On a conference call with reporters Wednesday were Jon Leibowitz, former chairman of the FTC and now representing communications companies (NCTA helped organize the call); Henry Waxman, former chair of the House Energy and Commerce Committee, now representing communications companies; and Nancy Libin, former DOJ chief privacy officer, joined by Emmett O’Keefe, senior VP of advocacy for the Digital Marketing Association.
The call came the day before the FCC is expected to put a broadband privacy proposal on the agenda for a vote at the October public meeting. It also came as there were reports, based on ex parte filings and FCC chairman Tom Wheeler's comments at a Hill oversight hearing, that the proposal might be moving toward a more "privacy by design" approach applied by the Federal Trade Commission to broadband privacy before the FCC inherited that authority by reclassifying ISPs as common carriers.
All the participants praised and encouraged the FCC to move in that direction, saying the original approach of requiring subs to affirmatively agree to most third-party uses of their information was consumer unfriendly, created a un-harmonious regulatory regime given that the FTC still applied its approach to edge providers, and argued it would be tied up in court.
Both Leibowitz and Waxman said they supported network neutrality, but not the opt-in approach Wheeler has said was needed to protect customer information.
Leibowitz said it was crucial to get privacy rules right, but that unless the FCC harmonized its approach with that of the FTC, it would "choke off" consumer benefits.
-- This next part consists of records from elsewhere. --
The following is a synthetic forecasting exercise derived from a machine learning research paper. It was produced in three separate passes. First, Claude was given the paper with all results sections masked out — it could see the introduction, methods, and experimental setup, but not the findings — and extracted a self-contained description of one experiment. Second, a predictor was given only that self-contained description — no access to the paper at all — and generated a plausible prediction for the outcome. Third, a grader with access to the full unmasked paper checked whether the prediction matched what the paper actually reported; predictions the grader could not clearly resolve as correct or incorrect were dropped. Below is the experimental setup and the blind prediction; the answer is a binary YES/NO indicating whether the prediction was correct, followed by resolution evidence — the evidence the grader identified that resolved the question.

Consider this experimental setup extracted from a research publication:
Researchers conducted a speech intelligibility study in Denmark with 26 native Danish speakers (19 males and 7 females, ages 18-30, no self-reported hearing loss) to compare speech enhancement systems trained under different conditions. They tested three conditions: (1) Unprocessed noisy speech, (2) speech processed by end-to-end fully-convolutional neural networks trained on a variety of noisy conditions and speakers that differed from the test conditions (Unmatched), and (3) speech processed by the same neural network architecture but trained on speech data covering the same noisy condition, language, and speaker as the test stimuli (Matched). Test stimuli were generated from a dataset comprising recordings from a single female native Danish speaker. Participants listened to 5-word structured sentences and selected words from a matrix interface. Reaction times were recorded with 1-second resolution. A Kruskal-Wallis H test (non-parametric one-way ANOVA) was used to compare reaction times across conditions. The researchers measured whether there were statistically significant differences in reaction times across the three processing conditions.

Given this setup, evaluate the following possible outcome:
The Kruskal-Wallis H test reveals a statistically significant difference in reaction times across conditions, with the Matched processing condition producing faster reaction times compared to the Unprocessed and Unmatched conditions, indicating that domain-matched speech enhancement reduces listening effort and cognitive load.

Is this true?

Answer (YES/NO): NO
O'Keefe seconded that, pointing out that targeted marketing supported the free info that web surfers have come to expect and funded an online model representing millions of jobs and billions of dollars.
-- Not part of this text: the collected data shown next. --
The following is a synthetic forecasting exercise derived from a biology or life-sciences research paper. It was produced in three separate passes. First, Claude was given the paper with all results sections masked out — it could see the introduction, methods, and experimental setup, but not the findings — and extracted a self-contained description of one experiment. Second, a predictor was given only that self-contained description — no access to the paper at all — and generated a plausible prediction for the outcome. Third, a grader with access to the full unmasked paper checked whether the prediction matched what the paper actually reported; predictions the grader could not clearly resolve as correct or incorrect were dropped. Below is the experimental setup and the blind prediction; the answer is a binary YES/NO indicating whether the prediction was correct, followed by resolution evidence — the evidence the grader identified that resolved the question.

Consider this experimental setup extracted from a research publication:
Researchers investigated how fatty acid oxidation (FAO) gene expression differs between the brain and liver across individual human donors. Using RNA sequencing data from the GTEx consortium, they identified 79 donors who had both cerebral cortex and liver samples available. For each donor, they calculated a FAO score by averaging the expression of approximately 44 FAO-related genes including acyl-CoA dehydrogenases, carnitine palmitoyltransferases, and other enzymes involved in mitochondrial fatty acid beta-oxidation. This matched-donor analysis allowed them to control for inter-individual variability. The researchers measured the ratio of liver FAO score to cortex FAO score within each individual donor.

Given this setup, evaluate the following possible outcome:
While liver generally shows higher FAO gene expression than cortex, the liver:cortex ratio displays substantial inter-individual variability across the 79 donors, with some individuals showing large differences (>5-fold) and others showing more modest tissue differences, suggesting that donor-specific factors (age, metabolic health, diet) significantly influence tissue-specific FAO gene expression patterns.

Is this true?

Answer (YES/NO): NO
Rather than make most third-party uses of data an opt-in choice, they want the FCC to tailor protections to the sensitivity of the data. Stronger protections for health and financial data, or for kids, but essentially inferred consent for marketing data that better targets a consumers' interest—and supports all that free web info.
They said the good news is that the FCC seems to be listening, and they were hopeful the item that eventually got voted was better harmonized with the FTC, though Leibowitz said even then the devil would be in the detail, for instance just what the FCC would treat as sensitive information. He pointed out that the FTC did not treat web browsing info as sensitive.
Waxman said the issue was not about whether to protect privacy, but how to do it. He said that he hoped the FCC would recognize they should not be so out of alignment with what the FTC was doing. He did not say they had to be in lockstep, but that consumers had some expectation that they would not be treated differently by different parties across the internet.
Both Waxman and Leibowitz pointed out that Harvard law professor Laurence Tribe had suggested that differing FTC and FCC regulatory approaches could run afoul of the First Amendment.